* [SOURCE DOCUMENT]
_ _ _ _

I'm Brett Slatkin and this is where I write about programming and related topics. Check out my favorite posts if you're new to this site. You can also contact me here or view my projects.

31 July 2014

How I'm writing a programming book

Update: Visit the official book website to get the book!

Update2: Get my pyliterate tool here.

I've been working on Effective Python for just over two months now. The plan is to have 8 chapters in total. I've written a first draft of 5 so far. Chapter 3, the first one I wrote, was the hardest for many reasons. I had to establish a consistent voice for talking about Python. I took on the most difficult subjects first (objects and metaclasses) to get that work out of the way. I also had to build tools to automate my workflow for writing.

Each chapter consists of a number of short items that are about 2-4 pages in length. The title of an item is the "what", the shortest possible description of its advice (e.g., "Prefer Generators to Returning Lists"). The text of the item is the "why", the explanation that justifies following the advice. It's important to make the core argument for each item using Python code. But it's also important to surround the code with detailed reasoning.

_ _ _ _

Recorded data
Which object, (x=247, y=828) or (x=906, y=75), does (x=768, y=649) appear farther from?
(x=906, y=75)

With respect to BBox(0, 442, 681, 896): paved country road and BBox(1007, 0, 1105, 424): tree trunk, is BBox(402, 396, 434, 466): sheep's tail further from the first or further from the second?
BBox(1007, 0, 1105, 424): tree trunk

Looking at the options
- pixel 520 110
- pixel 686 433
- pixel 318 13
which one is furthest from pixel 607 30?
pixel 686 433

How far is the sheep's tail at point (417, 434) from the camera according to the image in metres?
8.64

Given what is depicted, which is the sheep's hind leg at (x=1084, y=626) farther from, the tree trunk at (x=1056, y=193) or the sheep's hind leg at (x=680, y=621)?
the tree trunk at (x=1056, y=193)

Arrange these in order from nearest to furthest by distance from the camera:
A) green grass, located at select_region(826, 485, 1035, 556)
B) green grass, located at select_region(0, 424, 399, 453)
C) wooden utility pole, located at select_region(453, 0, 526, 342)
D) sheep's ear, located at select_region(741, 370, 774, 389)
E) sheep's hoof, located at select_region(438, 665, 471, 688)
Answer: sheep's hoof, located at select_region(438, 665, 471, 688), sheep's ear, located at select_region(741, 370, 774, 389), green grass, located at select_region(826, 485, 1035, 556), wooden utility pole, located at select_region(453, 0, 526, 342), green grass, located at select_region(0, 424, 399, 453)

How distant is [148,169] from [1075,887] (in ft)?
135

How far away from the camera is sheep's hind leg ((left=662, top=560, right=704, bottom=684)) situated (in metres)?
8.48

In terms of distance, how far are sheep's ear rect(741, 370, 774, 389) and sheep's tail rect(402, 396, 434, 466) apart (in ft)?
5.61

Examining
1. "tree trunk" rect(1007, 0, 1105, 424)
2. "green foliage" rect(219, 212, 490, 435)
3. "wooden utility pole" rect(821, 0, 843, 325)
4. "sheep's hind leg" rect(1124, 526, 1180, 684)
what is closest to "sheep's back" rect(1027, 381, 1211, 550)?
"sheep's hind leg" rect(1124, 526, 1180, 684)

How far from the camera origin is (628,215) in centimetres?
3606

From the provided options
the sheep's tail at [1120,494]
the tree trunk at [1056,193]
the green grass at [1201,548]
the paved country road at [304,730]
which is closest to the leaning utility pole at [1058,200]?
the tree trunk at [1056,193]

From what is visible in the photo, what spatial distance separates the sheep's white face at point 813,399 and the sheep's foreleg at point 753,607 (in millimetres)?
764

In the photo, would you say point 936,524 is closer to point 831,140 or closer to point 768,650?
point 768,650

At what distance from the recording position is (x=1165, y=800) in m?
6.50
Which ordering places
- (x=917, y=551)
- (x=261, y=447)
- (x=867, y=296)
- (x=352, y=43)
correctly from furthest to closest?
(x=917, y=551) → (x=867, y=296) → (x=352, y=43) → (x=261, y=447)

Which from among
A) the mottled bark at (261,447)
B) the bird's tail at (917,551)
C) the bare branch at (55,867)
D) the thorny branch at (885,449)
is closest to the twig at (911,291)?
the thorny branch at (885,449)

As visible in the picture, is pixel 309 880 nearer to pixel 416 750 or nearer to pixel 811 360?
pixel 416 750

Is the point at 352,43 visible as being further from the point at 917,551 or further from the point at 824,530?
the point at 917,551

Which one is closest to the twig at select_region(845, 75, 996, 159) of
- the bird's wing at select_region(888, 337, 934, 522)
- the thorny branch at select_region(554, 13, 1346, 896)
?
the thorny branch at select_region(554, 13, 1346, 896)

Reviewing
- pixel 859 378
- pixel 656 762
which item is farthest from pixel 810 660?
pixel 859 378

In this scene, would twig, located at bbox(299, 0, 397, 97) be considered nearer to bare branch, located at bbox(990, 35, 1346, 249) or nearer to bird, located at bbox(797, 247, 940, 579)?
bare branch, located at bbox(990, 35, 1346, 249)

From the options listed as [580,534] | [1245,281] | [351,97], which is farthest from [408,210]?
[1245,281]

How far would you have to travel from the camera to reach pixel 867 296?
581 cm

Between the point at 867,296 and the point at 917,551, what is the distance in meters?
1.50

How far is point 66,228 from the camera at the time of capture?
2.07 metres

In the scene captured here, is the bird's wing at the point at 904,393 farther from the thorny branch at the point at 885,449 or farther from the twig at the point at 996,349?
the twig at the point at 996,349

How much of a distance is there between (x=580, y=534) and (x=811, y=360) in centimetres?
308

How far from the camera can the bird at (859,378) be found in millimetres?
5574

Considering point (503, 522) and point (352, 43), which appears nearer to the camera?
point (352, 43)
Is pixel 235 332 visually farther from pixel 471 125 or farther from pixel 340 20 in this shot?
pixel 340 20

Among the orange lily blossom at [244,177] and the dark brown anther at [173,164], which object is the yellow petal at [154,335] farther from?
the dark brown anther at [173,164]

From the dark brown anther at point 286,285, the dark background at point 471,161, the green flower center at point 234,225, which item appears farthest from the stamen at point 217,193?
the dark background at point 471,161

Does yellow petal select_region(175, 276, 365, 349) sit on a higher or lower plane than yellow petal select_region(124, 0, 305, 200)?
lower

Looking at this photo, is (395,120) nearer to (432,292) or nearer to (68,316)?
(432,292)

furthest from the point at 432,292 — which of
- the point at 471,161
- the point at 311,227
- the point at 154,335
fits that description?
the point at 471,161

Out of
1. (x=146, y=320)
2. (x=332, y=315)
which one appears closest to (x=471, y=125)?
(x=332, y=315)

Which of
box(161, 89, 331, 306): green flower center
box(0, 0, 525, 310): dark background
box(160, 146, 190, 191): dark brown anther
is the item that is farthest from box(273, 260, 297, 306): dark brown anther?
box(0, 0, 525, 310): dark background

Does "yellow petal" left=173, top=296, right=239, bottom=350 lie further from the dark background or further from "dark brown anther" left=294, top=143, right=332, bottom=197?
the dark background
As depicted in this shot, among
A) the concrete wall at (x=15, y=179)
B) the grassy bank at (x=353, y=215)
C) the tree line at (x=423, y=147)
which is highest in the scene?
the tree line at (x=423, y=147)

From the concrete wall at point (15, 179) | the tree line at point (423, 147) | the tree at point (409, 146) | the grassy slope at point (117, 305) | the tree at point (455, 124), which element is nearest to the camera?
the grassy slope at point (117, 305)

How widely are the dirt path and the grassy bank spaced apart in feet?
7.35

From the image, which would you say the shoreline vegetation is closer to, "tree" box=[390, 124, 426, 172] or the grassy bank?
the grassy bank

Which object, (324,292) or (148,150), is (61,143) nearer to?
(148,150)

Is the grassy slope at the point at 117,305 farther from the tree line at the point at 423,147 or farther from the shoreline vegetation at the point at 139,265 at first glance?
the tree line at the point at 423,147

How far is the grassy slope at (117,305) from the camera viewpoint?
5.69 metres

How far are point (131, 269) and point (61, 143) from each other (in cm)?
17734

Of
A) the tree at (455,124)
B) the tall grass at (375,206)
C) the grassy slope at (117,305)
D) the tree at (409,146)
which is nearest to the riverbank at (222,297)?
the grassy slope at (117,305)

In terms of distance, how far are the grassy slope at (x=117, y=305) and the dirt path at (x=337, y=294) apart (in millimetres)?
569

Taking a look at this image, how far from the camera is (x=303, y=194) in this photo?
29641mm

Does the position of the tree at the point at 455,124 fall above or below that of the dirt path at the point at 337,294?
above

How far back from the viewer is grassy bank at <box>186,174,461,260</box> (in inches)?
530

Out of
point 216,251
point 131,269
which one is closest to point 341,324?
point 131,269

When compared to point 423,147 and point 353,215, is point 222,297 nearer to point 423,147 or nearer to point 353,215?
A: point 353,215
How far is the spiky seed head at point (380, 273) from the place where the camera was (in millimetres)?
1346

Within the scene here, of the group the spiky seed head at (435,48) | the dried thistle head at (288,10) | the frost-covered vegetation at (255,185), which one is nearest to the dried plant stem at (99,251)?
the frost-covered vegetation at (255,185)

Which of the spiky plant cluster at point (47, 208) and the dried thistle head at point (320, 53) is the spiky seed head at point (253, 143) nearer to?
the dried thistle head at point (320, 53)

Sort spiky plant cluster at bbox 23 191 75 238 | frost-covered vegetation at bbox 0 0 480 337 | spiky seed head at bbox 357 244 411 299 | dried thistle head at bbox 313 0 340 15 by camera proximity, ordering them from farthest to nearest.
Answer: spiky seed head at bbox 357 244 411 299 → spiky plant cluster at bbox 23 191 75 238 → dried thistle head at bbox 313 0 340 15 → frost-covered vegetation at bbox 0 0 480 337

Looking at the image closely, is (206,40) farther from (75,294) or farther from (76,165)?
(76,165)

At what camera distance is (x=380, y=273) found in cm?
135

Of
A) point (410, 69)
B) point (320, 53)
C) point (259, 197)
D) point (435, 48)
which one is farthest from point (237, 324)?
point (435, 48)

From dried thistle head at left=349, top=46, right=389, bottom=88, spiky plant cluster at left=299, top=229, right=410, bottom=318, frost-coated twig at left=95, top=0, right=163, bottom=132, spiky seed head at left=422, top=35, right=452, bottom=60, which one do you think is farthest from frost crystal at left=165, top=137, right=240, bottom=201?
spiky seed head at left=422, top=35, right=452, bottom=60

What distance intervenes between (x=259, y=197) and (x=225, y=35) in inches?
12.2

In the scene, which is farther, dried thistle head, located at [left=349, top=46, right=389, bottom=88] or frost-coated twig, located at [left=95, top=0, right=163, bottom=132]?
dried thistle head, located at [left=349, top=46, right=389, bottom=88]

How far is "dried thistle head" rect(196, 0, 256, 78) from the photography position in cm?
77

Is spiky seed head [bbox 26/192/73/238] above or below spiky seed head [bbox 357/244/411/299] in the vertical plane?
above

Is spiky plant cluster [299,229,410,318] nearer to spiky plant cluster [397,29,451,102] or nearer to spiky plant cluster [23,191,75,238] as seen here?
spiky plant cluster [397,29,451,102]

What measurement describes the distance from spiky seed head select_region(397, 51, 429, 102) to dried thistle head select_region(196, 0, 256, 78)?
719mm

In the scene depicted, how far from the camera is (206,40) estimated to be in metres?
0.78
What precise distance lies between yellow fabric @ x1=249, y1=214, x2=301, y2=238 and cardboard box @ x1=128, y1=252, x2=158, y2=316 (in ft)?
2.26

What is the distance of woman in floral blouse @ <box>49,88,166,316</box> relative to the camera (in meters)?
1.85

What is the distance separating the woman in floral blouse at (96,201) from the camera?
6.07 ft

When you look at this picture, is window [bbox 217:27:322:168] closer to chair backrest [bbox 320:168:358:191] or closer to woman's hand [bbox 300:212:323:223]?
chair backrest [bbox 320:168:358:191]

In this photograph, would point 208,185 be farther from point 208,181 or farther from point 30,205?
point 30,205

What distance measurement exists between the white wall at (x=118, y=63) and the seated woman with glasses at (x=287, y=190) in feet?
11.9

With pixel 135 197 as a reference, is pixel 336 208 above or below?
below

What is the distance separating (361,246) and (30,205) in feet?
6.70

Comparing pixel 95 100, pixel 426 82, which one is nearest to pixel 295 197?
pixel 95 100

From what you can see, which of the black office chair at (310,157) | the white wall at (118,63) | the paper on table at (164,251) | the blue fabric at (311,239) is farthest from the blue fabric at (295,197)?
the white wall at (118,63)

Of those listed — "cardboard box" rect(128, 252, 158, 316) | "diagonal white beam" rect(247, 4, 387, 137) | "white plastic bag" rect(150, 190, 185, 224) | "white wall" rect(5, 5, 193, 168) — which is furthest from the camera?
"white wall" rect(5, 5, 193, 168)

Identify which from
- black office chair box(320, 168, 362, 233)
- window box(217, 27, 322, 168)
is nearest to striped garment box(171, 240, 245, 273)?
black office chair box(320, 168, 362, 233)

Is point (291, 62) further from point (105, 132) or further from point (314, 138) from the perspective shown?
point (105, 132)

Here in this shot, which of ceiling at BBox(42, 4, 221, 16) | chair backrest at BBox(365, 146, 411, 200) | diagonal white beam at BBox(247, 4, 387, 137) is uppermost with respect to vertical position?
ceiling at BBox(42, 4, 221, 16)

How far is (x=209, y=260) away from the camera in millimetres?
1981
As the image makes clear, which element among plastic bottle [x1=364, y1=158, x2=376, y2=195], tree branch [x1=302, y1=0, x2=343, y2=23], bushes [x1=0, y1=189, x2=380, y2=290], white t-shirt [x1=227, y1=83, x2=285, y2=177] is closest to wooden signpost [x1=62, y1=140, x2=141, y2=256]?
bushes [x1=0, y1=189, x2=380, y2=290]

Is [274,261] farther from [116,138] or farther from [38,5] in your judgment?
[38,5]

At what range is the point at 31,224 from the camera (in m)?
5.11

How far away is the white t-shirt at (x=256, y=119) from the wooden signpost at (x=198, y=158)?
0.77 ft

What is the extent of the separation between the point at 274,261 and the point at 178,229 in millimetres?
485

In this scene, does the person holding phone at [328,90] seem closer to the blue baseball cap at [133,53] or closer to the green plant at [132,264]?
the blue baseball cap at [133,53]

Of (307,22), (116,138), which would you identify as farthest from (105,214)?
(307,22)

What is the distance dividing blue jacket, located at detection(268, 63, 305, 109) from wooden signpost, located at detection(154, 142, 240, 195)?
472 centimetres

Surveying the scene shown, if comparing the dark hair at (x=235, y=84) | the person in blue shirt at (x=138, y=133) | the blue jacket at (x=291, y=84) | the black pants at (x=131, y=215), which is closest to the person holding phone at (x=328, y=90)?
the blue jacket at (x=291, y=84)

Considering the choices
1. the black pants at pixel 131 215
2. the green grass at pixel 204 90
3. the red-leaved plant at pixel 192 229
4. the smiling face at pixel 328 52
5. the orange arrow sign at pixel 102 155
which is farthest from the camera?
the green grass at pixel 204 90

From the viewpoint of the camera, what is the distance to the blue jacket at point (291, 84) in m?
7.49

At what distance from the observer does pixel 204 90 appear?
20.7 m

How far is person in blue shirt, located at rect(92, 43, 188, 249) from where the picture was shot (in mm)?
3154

_ _ _ _

* [WORK INSTRUCTIONS]
1) Write out the passage of the post about writing a programming book that opens with the words containing "Each chapter consists" and closes with "with detailed reasoning.".
2) Write what comes next in the post about writing a programming book, picking up right after its final sentence.
The rows are separate material with no connection to the post about writing a programming book.

* [ANSWERS BELOW]
1)
Each chapter consists of a number of short items that are about 2-4 pages in length. The title of an item is the "what", the shortest possible description of its advice (e.g., "Prefer Generators to Returning Lists"). The text of the item is the "why", the explanation that justifies following the advice. It's important to make the core argument for each item using Python code. But it's also important to surround the code with detailed reasoning.

2)
Before I started I read a nice retrospective on how one author wrote their programming book. They had separate source files for the example code and used special comments to stitch it into the book's text at build time. That's a great idea because it ensures the code that's in the book definitely compiles and runs. There's nothing worse in programming tutorials than typing in code from the text and having it barf.

I wanted to go a step further. I wanted my examples to be very short. I wanted to intermix code and prose more frequently, so the reader could focus on smaller pieces one step at a time. I wanted to avoid huge blocks of code followed by huge blocks of prose. I needed a different approach.


Writing workflow

After some experimenting what I landed on is a script that processes GitHub Flavored Markdown. It incrementally reads the input Markdown, finds blocks that are Python code, runs them dynamically, and inserts the output into a following block.

Here's an example of what the input Markdown looks like:

The basic form of the slicing syntax is `list[start:end]`
where `start` is inclusive and `end` is exclusive.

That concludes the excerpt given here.